El pistoletazo de arrancada que permitiría tirar del freno de mano a las reformas llegó el 17 de diciembre de 2014, cuando el presidente estadounidense Barack Obama y el general Raúl Castro, de mutuo acuerdo, pusieron fin a la inverosímil Guerra Fría entre Cuba y Estados Unidos.
Luego de salir de las trincheras, Obama comenzó a lanzar paquetes de medidas con la marcada intención de favorecer a los trabajadores particulares. Eso no le gustó al régimen.
El Gobierno cubano quería negocios con los gringos, pero con sus empresas, no potenciando las privadas. Entonces, progresivamente, la autocracia castrista comenzó a ralentizar el dinámico sector, probablemente el único que crece en la Isla, que paga salarios de tres a cinco veces mayor que el Estado y da empleo a un 20% de la masa laboral.
Ya para el otoño de 2015 comenzó una dinámica negativa.

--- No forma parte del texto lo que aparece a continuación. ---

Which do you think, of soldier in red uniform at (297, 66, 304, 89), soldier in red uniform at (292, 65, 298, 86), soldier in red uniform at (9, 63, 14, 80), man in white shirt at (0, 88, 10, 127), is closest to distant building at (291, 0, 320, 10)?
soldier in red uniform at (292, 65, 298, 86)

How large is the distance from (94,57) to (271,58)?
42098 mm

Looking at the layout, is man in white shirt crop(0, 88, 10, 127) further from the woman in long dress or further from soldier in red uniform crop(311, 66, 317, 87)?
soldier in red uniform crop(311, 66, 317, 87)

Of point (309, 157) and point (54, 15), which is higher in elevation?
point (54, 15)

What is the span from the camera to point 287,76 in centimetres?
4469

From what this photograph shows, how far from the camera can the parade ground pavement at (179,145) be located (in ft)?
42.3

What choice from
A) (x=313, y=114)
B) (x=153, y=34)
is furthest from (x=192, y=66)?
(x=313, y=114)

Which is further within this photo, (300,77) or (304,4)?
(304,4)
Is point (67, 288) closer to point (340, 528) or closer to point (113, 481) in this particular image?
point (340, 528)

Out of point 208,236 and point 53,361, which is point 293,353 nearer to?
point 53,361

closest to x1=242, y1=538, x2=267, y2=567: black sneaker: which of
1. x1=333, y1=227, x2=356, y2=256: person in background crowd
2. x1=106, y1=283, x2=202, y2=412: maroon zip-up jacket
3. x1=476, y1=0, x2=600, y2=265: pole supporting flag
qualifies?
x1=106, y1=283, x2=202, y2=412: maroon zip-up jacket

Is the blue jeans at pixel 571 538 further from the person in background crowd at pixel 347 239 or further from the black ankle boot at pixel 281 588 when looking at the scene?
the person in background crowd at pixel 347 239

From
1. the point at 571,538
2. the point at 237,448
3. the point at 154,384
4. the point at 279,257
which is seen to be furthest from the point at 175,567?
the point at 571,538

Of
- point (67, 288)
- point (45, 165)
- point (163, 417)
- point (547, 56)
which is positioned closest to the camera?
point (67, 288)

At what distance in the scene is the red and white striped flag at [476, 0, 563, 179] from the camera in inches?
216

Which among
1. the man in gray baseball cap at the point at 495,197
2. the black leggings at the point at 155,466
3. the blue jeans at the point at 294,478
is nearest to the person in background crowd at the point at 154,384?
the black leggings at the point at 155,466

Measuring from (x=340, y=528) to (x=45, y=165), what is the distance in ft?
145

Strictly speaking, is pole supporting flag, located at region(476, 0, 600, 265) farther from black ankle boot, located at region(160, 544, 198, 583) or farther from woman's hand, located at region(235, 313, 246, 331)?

Actualmente solo funciona un 30% de los mercados agropecuarios de oferta y demanda, el Estado acosa y penaliza a los carretilleros de viandas, frutas y hortalizas, que han descendido en un 50%, cerró el marcado mayorista agropecuario del Trigal, al sur de La Habana, y el rodillo talibán pretende aumentar con regulaciones y fiscalizaciones todos los negocios boyantes en gastronomía, transporte y hostelería.
Nueva táctica ¿Por qué esta nueva ‘ofensiva revolucionaria’? No creo que tenga el alcance de las confiscaciones de puestos de fritas y cajones de limpiabotas de 1968 o las contrarreformas por ciertas aperturas en los años 80 y 90.
Pero es innegable que el régimen no quiere que el tren se le descarrile. Actualmente hay un pequeño segmento de cubanos, entre 60 y 100 mil personas, que ha amasado pequeñas fortunas gracias a su olfato y talento para los negocios.
Estamos hablando de 100 mil dólares en adelante, cifra poco significativa en cualquier país del Primer Mundo, pero extraordinaria en un país empobrecido por la mala gestión de los hermanos Castro.
Además de placer y estatus social, el dinero engendra poder. Mientras en Cuba funcione el castrismo, las empresas privadas no podrán prosperar. De ahí el freno contra los llamados cuentapropistas.
Un consejo al régimen verde olivo: cuidado con los excesos. En diciembre de 2010, una multa abusiva al dueño de un puesto de comida, Mohammed Buazisi, que por rebeldía se inmoló a lo bonzo, puso punto final a la dictadura tunecina de Ben Ali y desencadenó la Primavera Árabe.
En su actual ofensiva contra los taxistas privados, las autoridades cubanas no debieran olvidar lo ocurrido en Túnez hace poco más de seis años. En las sociedades de ordeno y mando, el diablo suele estar en los detalles.